• **HOW TO COMPLETE THIS TASK**
In the material beneath, how many lines contain the word "woman"? Give the count alone.
____ AVAILABLE DATA
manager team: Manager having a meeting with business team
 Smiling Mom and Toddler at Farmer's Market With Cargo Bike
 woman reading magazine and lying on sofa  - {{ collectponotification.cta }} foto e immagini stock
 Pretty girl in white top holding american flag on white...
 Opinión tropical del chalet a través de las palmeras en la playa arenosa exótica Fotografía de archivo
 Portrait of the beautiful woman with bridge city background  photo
________
• **YOUR RESPONSE**
2